DIÁRIO DE VIAGEM DO JORNALISTA NUNO FERREIRA (EX-EXPRESSO, EX-PÚBLICO) QUE ATRAVESSOU PORTUGAL A PÉ ENTRE FEVEREIRO DE 2008 E NOVEMBRO DE 2010. O BLOG INCLUI TODAS AS CRÓNICAS PUBLICADAS NA REVISTA "ÚNICA" EM 2008, BEM COMO AS QUE SÃO PUBLICADAS SEMANALMENTE NO SITE CAFÉ PORTUGAL. (Travel diaries of Nuno Ferreira, a portuguese journalist who crossed Portugal on foot from February 2008 to November 2010. contact: nunoferreira62@gmail.com ou nunocountry@gmail.com
17/09/08
O PARAÍSO PERDIDO DOS PORTELAS (CRÓNICA PUBLICADA NA "ÚNICA")

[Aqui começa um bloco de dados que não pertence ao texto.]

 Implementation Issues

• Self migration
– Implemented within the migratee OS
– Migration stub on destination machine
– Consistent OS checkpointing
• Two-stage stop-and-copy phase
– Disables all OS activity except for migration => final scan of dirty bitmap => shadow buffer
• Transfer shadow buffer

Com o calor a trepar aos 39, 40 graus, fui para a porta da junta de freguesia de Envendos às 9h00 da manhã perguntar pelo presidente. “Está a dormir, volte à tarde”, disse um homem. “Mora ali ao pé do lar dos idosos. Mas está a dormir”, disse outro. “Como se chama? Não sei”, respondeu um terceiro. Ajudado por duas freiras brasileiras, lá bati a duas portas de alumínio observado pelo terceiro homem. Bum, bum, bum! Nada. Fiquei ali especado, no meio da rua, até que o homem levantou-se, desceu a rua e passou junto a mim. É esta a casa do presidente? “Está a dormir...”, comentou irritado, encolhendo os ombros.

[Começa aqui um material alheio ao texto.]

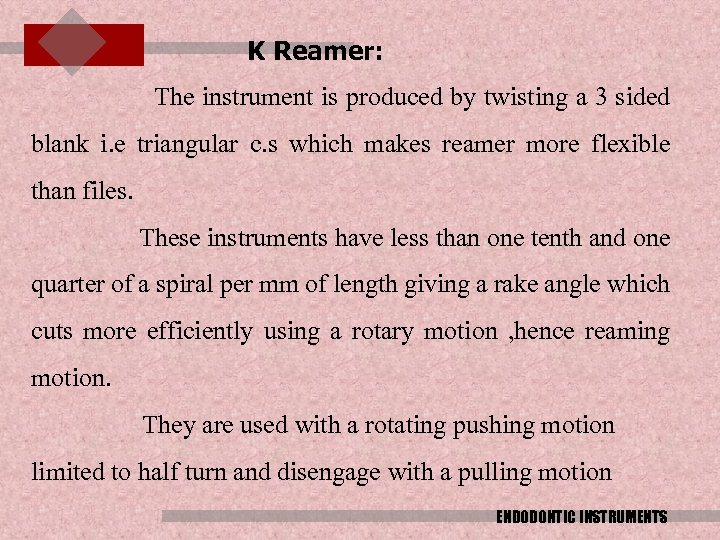 K Reamer:

The instrument is produced by twisting a 3 sided blank i.e triangular c.s which makes reamer more flexible than files.

These instruments have less than one tenth and one quarter of a spiral per mm of length giving a rake angle which cuts more efficiently using a rotary motion ,hence reaming motion.

They are used with a rotating pushing motion limited to half turn and disengage with a pulling motion

ENDODONTIC INSTRUMENTS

Abalei, pior que estragado, para a Zimbreira. A Zimbreira, pouco mais de 30 habitantes, fica no fim do mundo, no fim do concelho de Mação, no fim do Ribatejo, no fim de tudo. Pertence à freguesia de Envendos mas é, como outras aldeias, um apêndice esquecido, povoações onde vivem um ou dois habitantes cujos filhos e netos vivem na Baixa da Banheira ou em Massamá ou em Odivelas e que desconfiam de estranhos com a naturalidade de quem respira.
“Ui, esse dorme muito, está sempre a dormir”, explica-me agora Rogério Portela, dono do único café da Zimbreira, que descobri com satisfação a roçar a euforia. Na parede do pequeno café, lê-se: “O Sol quando nasce é para todos” e no interior uma bandeira portuguesa borda os dizeres “ZIMBREIRA, AQUI TAMBÉM É PORTUGAL”. Portela, 79 anos, vive ali com Ana Cristina, 35 e o filho de ambos, Roberto, 12. Natural de Moçambique, ferroviário em Lourenço Marques, caíu ali de para-quedas em 76 com quatro filhos e a primeira mulher. “A situação em Moçambique estava muito difícil. Um colega meu sugeriu que viesse para a terra dele, que me alugava a casa. Vim para aqui, nunca aqui tinha estado. Os meus filhos choravam, era só lama, frio”. Nunca mais dali saíu, nem mesmo quando do horrível incêndio de 2003, que o apanhou a ele e ao filho mais novo na estrada. “Não podia, não podia abandonar esta gente!Davam-me batatas, mantas, tudo”, explica.
“Quando cheguei não havia ruas nem electricidade nem água canalizada nem transporte escolar, as crianças íam a pé para Envendos”, conta. Portela começou a escrever a ministros e presidentes e a intervir na Assembleia Municipal. Conseguiu a luz eléctrica e táxis para levar os estudantes até Envendos em 1978 e insistiu com o então presidente Ramalho Eanes para que alcatroassem a estrada e as ruas da aldeia. Hoje, dá de comer a um idoso de 90 anos renegado pela família e alberga uma jovem de 25 abandonada pela mãe.
A Zimbreira fica rodeada de vários paraísos naturais: a Serra da Boiça, a cascata do Pêgo da Rainha e a mais obscura Pêgo das Bruxas, que Roberto e os amigos atravessam entre rochas e limos e arvoredo para alcançar um escorrega natural. A dois quilómetros, fica a albufeira da Pracana, avistada por quase uma dezena de casas abandonadas pela EDP. “Está tudo deprezado, podiam fazer uma piscina fluvial no Pêgo da Rainha e aproveitar as casas para um parque de campismo, uma estalagem...”, desabafa Portela, que escreve regularmente no jornal “A Voz da Minha Terra”, da paróquia de Mação.
“Gosto de ajudar, não desisto”, diz Rogério Portela, rodeado pelo Roberto, que bebe cada palavra sua com a avidez do iniciado. “Não te disse que o meu pai era muito fixe? Anda, vamos tomar banho no Pêgo da Rainha!”